» **SET EXERCISE 1**
Count how many lines in the rows below contain the string "herb", treating case as significant. Reply with the number only.

A recap of tiips for helping your client through a home improvement project
By David Lupberger
April 04, 2011

For this final installment, I thought I’d provide a kind of recap of the key points to keep in mind when working with and managing the Emotional Homeowner. Check these off your to-do list and you’ll be well on your way to a successful project and satisfied client.

Put it in writing. You have heard this more times than you probably care to remember. Undertaking any kind of construction project requires that everything be put in writing. For obvious reasons, the homeowner shouldn’t and can’t do this. They don’t understand specifications and usually don’t have experience putting together a construction agreement. As the experienced pro, make sure you define each and every part of the project. It’s also your job to make sure that homeowners understand any agreement they are signing. Which is why you should…

Review your contract thoroughly. A thorough contract review should occur before any contract is signed. Before the job begins, do a contract review to ensure that everyone knows what is expected. This review should be clear and easy to understand. Make sure everyone is in agreement on what is going to happen, when it’s going to happen and who is responsible.

Clarify job specifications. Provide homeowners with a complete specifications list detailing every conceivable item that will go into their home improvement project. With a detailed specifications list, you will reduce potential cost overruns by identifying all of the “parts” that are going into their project. In doing so, you’ll also minimize—if not completely eliminate—confusion and misunderstandings. Detailed specifications clearly specify what materials are being used in a project. So nothing is left to chance. It may mean more work up front, but it provides immense advantages:
• When all or most product selections are made prior to starting a job, the job cannot be delayed by homeowner indecision. If all their decisions have been made, you can order any special items that have a long lead time, and you can schedule a project effectively.

» **Rows from a dataset**
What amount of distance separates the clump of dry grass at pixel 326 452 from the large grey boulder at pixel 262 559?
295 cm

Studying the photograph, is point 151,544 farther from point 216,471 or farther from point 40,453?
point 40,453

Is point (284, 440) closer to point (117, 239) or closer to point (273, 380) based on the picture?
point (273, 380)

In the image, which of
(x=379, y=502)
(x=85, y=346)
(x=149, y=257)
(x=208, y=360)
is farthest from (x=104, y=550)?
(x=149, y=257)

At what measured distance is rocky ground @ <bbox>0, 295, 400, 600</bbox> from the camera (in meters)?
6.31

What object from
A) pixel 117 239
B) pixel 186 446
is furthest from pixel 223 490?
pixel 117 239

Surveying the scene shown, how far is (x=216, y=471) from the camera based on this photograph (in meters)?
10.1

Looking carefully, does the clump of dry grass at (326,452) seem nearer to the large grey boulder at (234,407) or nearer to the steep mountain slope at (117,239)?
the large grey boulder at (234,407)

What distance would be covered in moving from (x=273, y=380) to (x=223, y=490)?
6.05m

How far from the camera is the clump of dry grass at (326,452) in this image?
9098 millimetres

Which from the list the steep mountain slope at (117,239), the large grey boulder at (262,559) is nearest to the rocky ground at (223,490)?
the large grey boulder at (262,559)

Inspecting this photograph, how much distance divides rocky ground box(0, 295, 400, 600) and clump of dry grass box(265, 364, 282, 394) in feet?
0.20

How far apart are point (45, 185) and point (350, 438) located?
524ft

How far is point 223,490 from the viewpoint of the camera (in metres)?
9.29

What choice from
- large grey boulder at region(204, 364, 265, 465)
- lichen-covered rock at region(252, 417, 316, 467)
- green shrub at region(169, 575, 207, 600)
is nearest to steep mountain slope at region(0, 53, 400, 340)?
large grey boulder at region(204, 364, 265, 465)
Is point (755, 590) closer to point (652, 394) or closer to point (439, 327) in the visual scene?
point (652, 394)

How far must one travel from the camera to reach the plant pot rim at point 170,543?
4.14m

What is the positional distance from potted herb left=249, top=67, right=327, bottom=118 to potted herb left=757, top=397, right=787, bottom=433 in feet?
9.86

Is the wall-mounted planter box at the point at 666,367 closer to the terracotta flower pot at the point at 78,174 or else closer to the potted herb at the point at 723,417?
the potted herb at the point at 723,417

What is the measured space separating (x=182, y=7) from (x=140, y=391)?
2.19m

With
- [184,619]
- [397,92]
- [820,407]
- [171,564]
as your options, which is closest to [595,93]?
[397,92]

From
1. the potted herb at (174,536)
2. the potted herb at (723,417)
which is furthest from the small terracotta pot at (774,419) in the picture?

» **SET EXERCISE 2**
According to the home improvement recap, when should a thorough contract review occur?

» **EXERCISE OUTPUT 1**
5

» **EXERCISE OUTPUT 2**
Before any contract is signed.